Problem requirements: Leave out all pictures. Extract exactly the lines from the one containing "A CHINESE POLYCHROME" through the end of the data.
Data under study Block Start
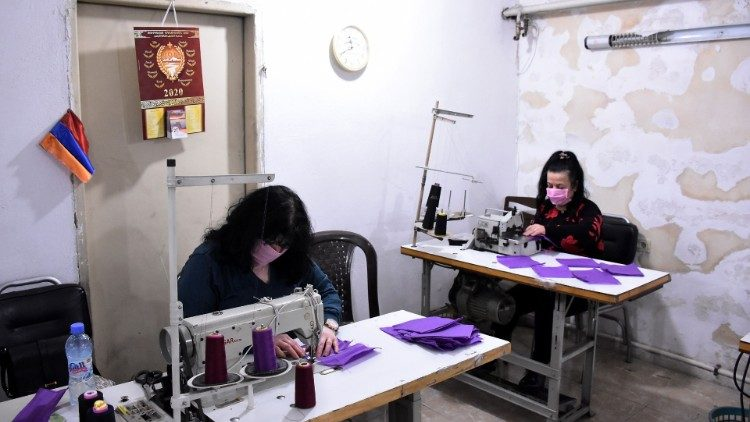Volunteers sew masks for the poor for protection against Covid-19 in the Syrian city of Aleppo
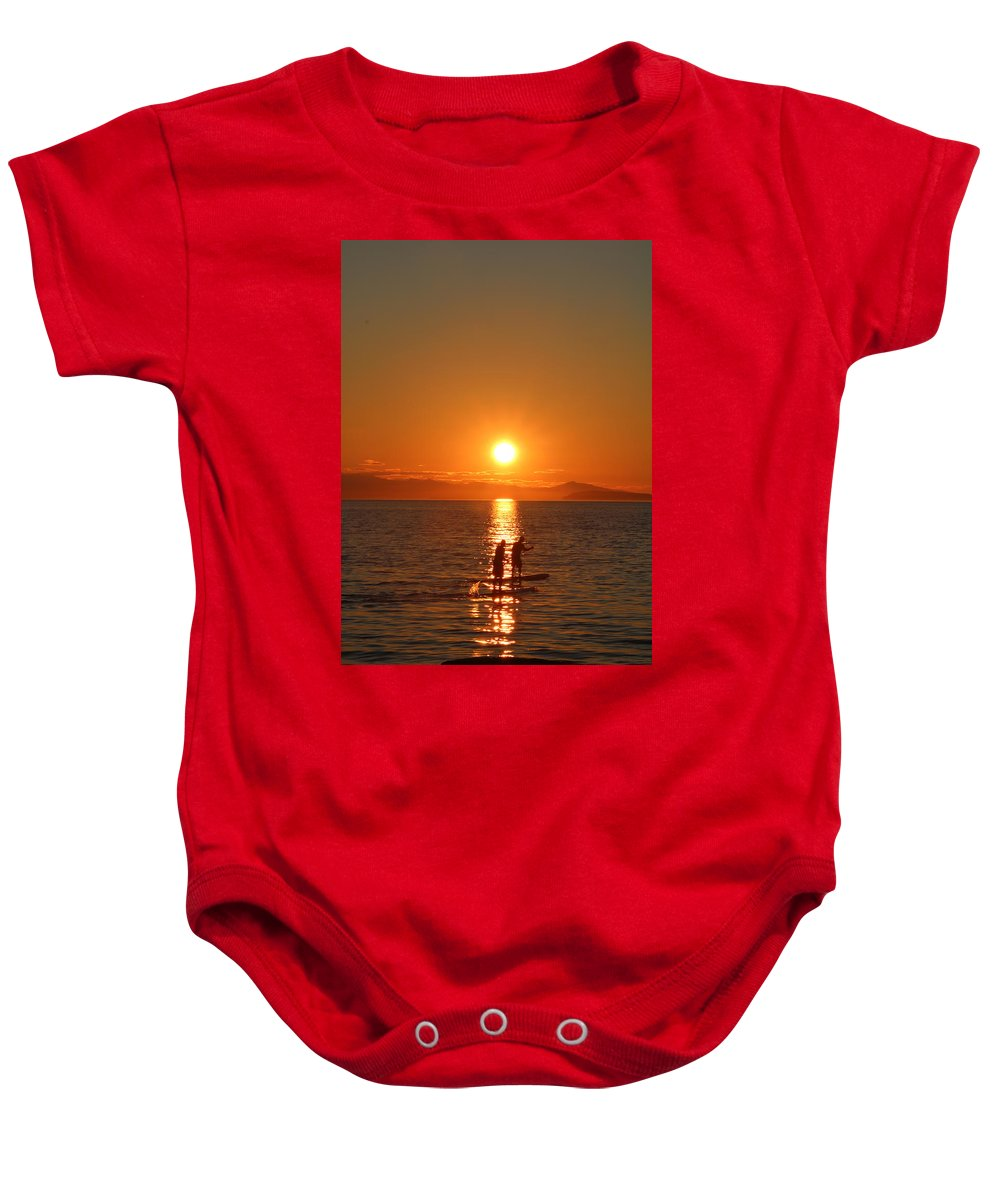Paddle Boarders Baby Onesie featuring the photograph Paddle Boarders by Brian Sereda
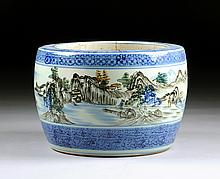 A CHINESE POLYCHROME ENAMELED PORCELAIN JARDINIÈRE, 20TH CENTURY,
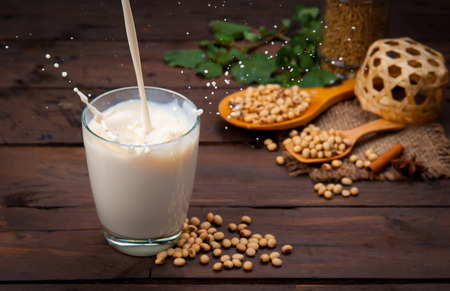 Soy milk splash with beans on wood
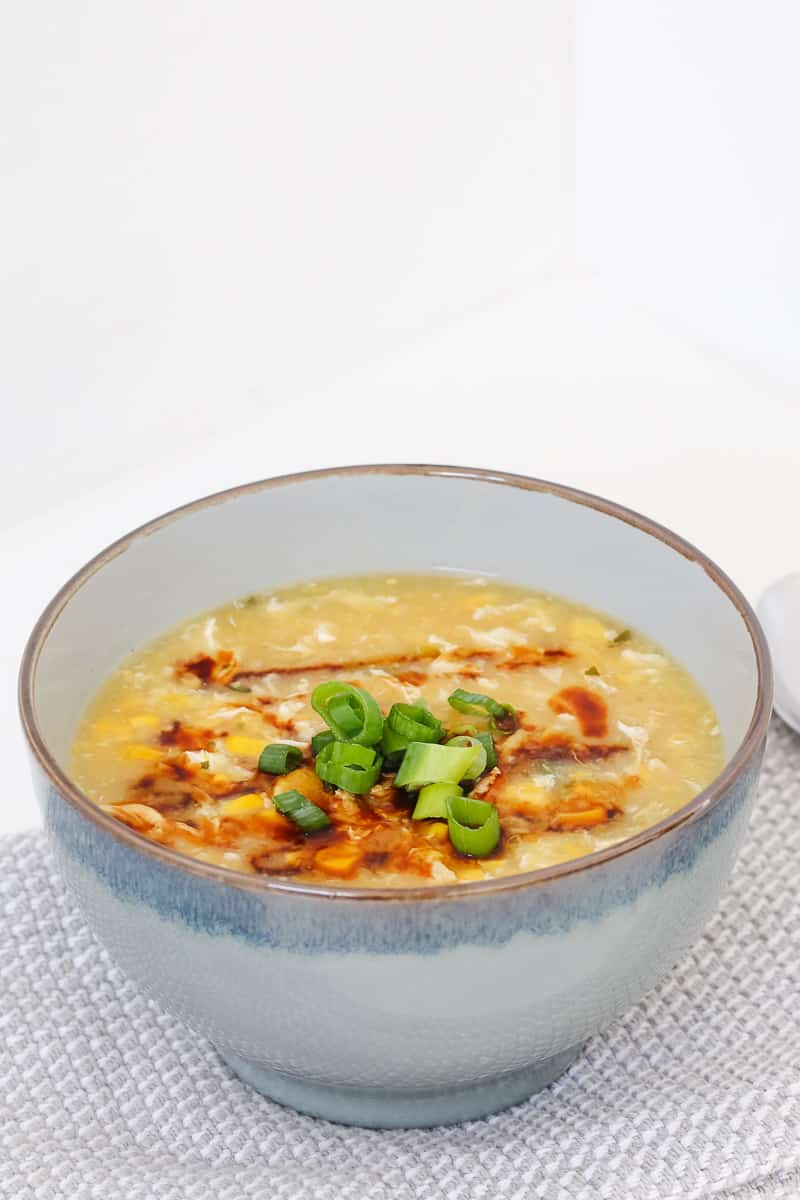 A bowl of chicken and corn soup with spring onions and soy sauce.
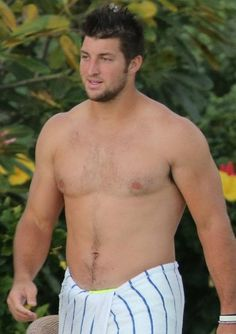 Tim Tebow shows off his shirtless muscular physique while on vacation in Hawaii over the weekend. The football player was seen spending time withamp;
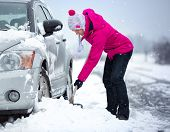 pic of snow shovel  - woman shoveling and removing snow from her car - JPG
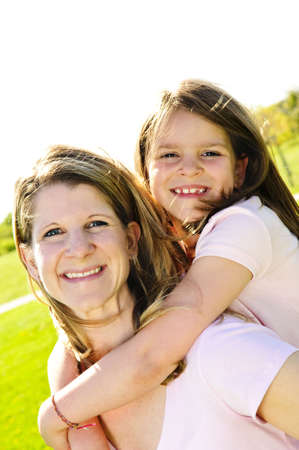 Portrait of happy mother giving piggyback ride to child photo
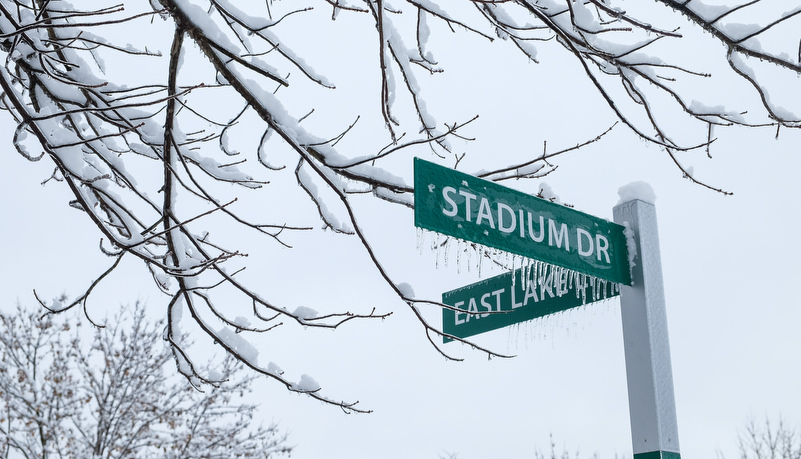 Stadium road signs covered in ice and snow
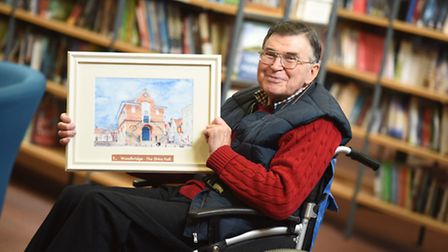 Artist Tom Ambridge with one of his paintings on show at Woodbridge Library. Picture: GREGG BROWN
Data under study Block End
Result of the task:
 A CHINESE POLYCHROME ENAMELED PORCELAIN JARDINIÈRE, 20TH CENTURY,
 Soy milk splash with beans on wood
 A bowl of chicken and corn soup with spring onions and soy sauce.
 Tim Tebow shows off his shirtless muscular physique while on vacation in Hawaii over the weekend. The football player was seen spending time withamp;
 pic of snow shovel  - woman shoveling and removing snow from her car - JPG
 Portrait of happy mother giving piggyback ride to child photo
 Stadium road signs covered in ice and snow
 Artist Tom Ambridge with one of his paintings on show at Woodbridge Library. Picture: GREGG BROWN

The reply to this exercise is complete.